En second lieu, la classe peut aussi être soudée par le partage culturel si elle reçoit des textes très forts qui suscitent des émotions et d’intenses jouissances intellectuelles d’interprétation. Les récits oraux ou écrits, les poèmes, les extraits de théâtres, les énigmes, les merveilles de la nature, les « exploits » sportifs, les célébrations, les sorties et tant d’autres événements peuvent être magnifiés pour devenir des références qui soudent un ensemble d’enfants en communauté. Pour renforcer cette spécificité, la classe peut adopter le nom d’un héros dont elle se baptisera. La 5e Berlioz, la 4e Courbet, la 6e Marie Curie ont plus de sens que 6e1 ou 3e2 ! Ce héros sera l’objet de travaux divers qui seront échangés et exposés à l’occasion des journées « portes ouvertes », en même temps que les chefs-d’œuvre réalisés par les élèves. Ils pourront aussi être diffusés dans un journal scolaire, ou un cyberjournal, ce qui leur permettra d’être soumis à une critique externe.

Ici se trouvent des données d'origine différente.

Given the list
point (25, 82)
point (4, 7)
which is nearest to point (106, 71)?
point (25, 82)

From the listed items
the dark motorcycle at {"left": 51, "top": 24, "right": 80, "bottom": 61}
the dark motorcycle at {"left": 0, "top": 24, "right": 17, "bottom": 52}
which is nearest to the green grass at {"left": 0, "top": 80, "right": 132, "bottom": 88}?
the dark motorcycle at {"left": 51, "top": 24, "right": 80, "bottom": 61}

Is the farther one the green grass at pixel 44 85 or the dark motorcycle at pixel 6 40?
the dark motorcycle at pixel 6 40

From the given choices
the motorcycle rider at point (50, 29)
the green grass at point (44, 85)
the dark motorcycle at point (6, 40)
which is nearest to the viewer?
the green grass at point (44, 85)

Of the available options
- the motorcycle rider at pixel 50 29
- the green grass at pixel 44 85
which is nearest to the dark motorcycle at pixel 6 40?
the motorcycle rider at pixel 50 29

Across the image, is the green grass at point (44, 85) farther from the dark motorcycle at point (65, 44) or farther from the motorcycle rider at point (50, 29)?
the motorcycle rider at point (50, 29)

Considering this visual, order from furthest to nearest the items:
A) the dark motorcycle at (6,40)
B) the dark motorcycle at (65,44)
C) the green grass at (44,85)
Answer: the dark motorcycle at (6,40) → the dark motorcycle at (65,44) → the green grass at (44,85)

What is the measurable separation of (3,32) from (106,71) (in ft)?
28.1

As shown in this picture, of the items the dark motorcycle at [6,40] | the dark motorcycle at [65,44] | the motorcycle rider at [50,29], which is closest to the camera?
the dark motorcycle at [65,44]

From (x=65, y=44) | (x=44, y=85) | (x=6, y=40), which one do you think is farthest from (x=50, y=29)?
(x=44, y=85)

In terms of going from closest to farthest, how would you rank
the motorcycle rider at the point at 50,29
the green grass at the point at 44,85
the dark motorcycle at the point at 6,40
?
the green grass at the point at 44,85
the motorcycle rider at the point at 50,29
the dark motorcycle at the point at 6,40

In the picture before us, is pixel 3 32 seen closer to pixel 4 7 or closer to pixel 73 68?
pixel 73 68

Le but est que les enfants cessent de dénigrer leur établissement, soient fiers de leur classe et de leur école, de leur collège ou de leur lycée. Pour qu’ils apprennent la vie avec autrui, le respect de l’autre, l’urbanité qui fait le charme des rapports sociaux, il est important de prendre très au sérieux les procédures démocratiques d’élections, de ne pas manquer une occasion de donner une illustration d’éducation civique. Non pas dans des « journées de… » , mais de façon beaucoup plus proche, en traitant des exemples locaux. Intervenir toutes les fois que cela est possible, au lieu de se contenter de yaka-ci ou yaka-ça.

D’une manière générale, la socialisation se réalise quand on la vit plus que lorsqu’on en parle. Comme le dit si justement Ostiane Mathon : « Il vaut mieux FAIRE ensemble plutôt que de DIRE aux autres de FAIRE ceci ou cela. »

A SUIVRE…

Christian MONTELLE

Ornans, août 2008

Diffusion libre

 


 

5 On l’aura remarqué, je cite abondamment Paul Ricœur qui nous a quittés récemment. Bien que ce soit pas précisément son propos, il traite dans ses ouvrages  de nombreux sujets intéressant l’enseignement : l’interprétation, l’identité, le temps et le récit, la poésie (La métaphore vive), la mémoire, la responsabilité…

6 On filme subrepticement (avec son portable) une scène d’agression brutale et on la place sur le Net.